▶ **WHAT IS NEEDED**
Copy down all of the data underneath, exactly as shown.

------

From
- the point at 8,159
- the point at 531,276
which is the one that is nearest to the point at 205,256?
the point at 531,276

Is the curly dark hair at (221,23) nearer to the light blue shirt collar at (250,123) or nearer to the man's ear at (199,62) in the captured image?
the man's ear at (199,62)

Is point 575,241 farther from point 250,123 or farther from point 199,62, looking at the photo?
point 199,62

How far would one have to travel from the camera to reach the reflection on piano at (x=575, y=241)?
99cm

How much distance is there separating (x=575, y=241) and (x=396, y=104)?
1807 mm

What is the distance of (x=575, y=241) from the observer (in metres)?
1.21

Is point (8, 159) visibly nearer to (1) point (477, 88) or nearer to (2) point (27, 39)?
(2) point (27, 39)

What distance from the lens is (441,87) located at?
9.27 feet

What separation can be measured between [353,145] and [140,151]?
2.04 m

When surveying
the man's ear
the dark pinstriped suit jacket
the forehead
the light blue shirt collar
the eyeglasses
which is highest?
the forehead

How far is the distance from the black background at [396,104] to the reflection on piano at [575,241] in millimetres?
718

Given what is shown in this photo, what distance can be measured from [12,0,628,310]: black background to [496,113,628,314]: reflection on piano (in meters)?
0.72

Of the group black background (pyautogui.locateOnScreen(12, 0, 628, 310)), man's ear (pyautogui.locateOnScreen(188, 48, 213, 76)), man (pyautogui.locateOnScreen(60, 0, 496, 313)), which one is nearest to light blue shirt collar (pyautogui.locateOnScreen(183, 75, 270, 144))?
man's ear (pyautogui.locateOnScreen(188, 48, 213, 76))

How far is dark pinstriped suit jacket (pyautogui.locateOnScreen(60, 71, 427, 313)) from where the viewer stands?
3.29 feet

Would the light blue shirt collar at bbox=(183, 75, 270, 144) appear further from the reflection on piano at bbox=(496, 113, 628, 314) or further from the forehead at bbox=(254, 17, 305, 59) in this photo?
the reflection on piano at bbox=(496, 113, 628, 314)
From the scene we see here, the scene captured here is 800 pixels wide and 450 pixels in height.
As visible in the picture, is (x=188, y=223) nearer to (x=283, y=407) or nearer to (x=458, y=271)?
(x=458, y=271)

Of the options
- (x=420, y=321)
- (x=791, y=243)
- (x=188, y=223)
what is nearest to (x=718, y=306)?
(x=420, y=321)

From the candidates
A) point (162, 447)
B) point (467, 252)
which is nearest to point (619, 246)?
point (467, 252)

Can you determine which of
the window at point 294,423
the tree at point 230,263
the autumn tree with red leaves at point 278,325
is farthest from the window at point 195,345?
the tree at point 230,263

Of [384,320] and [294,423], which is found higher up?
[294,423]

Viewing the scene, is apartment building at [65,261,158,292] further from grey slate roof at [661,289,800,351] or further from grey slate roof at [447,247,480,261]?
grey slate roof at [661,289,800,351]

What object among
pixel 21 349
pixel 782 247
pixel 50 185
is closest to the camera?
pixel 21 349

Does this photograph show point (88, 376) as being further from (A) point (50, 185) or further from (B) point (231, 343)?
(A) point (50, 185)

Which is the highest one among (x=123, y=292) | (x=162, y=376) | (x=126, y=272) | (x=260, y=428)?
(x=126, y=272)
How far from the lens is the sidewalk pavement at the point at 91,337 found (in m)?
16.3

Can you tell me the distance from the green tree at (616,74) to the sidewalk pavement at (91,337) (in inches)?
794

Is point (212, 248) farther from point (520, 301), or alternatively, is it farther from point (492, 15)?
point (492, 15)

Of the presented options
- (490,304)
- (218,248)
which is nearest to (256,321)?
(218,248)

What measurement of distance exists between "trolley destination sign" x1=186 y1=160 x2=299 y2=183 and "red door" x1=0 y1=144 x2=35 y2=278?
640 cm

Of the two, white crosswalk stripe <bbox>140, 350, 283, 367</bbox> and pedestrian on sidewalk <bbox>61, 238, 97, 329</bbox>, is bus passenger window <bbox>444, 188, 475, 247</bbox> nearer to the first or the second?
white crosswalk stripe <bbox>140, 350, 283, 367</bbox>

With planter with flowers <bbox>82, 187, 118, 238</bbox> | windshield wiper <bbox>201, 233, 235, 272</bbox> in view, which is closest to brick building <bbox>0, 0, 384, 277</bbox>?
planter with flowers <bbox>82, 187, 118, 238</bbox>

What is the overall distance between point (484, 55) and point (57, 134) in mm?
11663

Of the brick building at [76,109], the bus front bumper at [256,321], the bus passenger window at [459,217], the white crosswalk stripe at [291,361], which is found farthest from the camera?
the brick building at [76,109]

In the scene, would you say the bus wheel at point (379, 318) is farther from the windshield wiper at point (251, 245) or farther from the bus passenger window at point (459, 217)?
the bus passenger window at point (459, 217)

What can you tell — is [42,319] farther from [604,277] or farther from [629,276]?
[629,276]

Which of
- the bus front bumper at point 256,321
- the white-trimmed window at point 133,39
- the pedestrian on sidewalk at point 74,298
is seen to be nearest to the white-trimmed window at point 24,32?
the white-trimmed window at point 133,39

------

▶ **THE ANSWER**
From
- the point at 8,159
- the point at 531,276
which is the one that is nearest to the point at 205,256?
the point at 531,276

Is the curly dark hair at (221,23) nearer to the light blue shirt collar at (250,123) or nearer to the man's ear at (199,62) in the captured image?
the man's ear at (199,62)

Is point 575,241 farther from point 250,123 or farther from point 199,62, looking at the photo?
point 199,62

How far would one have to travel from the camera to reach the reflection on piano at (x=575, y=241)?
99cm

How much distance is there separating (x=575, y=241) and (x=396, y=104)?
1807 mm

What is the distance of (x=575, y=241) from the observer (in metres)?
1.21

Is point (8, 159) visibly nearer to (1) point (477, 88) or nearer to (2) point (27, 39)?
(2) point (27, 39)

What distance from the lens is (441,87) located at?
9.27 feet

What separation can be measured between [353,145] and [140,151]?
2.04 m

When surveying
the man's ear
the dark pinstriped suit jacket
the forehead
the light blue shirt collar
the eyeglasses
which is highest?
the forehead

How far is the distance from the black background at [396,104] to the reflection on piano at [575,241] in millimetres?
718

Given what is shown in this photo, what distance can be measured from [12,0,628,310]: black background to [496,113,628,314]: reflection on piano (in meters)?
0.72

Of the group black background (pyautogui.locateOnScreen(12, 0, 628, 310)), man's ear (pyautogui.locateOnScreen(188, 48, 213, 76)), man (pyautogui.locateOnScreen(60, 0, 496, 313)), which one is nearest to light blue shirt collar (pyautogui.locateOnScreen(183, 75, 270, 144))?
man's ear (pyautogui.locateOnScreen(188, 48, 213, 76))

How far is dark pinstriped suit jacket (pyautogui.locateOnScreen(60, 71, 427, 313)) from where the viewer stands?
3.29 feet

Would the light blue shirt collar at bbox=(183, 75, 270, 144) appear further from the reflection on piano at bbox=(496, 113, 628, 314) or further from the forehead at bbox=(254, 17, 305, 59) in this photo?
the reflection on piano at bbox=(496, 113, 628, 314)
From the scene we see here, the scene captured here is 800 pixels wide and 450 pixels in height.
As visible in the picture, is (x=188, y=223) nearer to (x=283, y=407) or nearer to (x=458, y=271)?
(x=458, y=271)

Of the options
- (x=420, y=321)
- (x=791, y=243)
- (x=188, y=223)
what is nearest to (x=718, y=306)?
(x=420, y=321)

From the candidates
A) point (162, 447)
B) point (467, 252)
which is nearest to point (619, 246)?
point (467, 252)

Can you determine which of
the window at point 294,423
the tree at point 230,263
the autumn tree with red leaves at point 278,325
is farthest from the window at point 195,345?
the tree at point 230,263

Of [384,320] and [294,423], which is found higher up?
[294,423]

Viewing the scene, is apartment building at [65,261,158,292] further from grey slate roof at [661,289,800,351] or further from grey slate roof at [447,247,480,261]?
grey slate roof at [661,289,800,351]

What object among
pixel 21 349
pixel 782 247
pixel 50 185
is closest to the camera?
pixel 21 349

Does this photograph show point (88, 376) as being further from (A) point (50, 185) or further from (B) point (231, 343)?
(A) point (50, 185)

Which is the highest one among (x=123, y=292) | (x=162, y=376) | (x=126, y=272) | (x=260, y=428)?
(x=126, y=272)
How far from the lens is the sidewalk pavement at the point at 91,337 found (in m)?
16.3

Can you tell me the distance from the green tree at (616,74) to the sidewalk pavement at (91,337) (in inches)?
794

Is point (212, 248) farther from point (520, 301), or alternatively, is it farther from point (492, 15)?
point (492, 15)

Of the presented options
- (490,304)
- (218,248)
which is nearest to (256,321)?
(218,248)

What measurement of distance exists between "trolley destination sign" x1=186 y1=160 x2=299 y2=183 and "red door" x1=0 y1=144 x2=35 y2=278?
640 cm

Of the two, white crosswalk stripe <bbox>140, 350, 283, 367</bbox> and pedestrian on sidewalk <bbox>61, 238, 97, 329</bbox>, is bus passenger window <bbox>444, 188, 475, 247</bbox> nearer to the first or the second?
white crosswalk stripe <bbox>140, 350, 283, 367</bbox>

With planter with flowers <bbox>82, 187, 118, 238</bbox> | windshield wiper <bbox>201, 233, 235, 272</bbox> in view, which is closest to brick building <bbox>0, 0, 384, 277</bbox>?
planter with flowers <bbox>82, 187, 118, 238</bbox>

What is the overall distance between point (484, 55) and point (57, 134) in mm?
11663

Of the brick building at [76,109], the bus front bumper at [256,321], the bus passenger window at [459,217], the white crosswalk stripe at [291,361], which is found farthest from the camera?
the brick building at [76,109]

In the scene, would you say the bus wheel at point (379, 318) is farther from the windshield wiper at point (251, 245) or farther from the bus passenger window at point (459, 217)?
the bus passenger window at point (459, 217)

What can you tell — is [42,319] farther from [604,277] or farther from [629,276]?
[629,276]

Which of
- the bus front bumper at point 256,321
- the white-trimmed window at point 133,39
- the pedestrian on sidewalk at point 74,298
is seen to be nearest to the white-trimmed window at point 24,32?
the white-trimmed window at point 133,39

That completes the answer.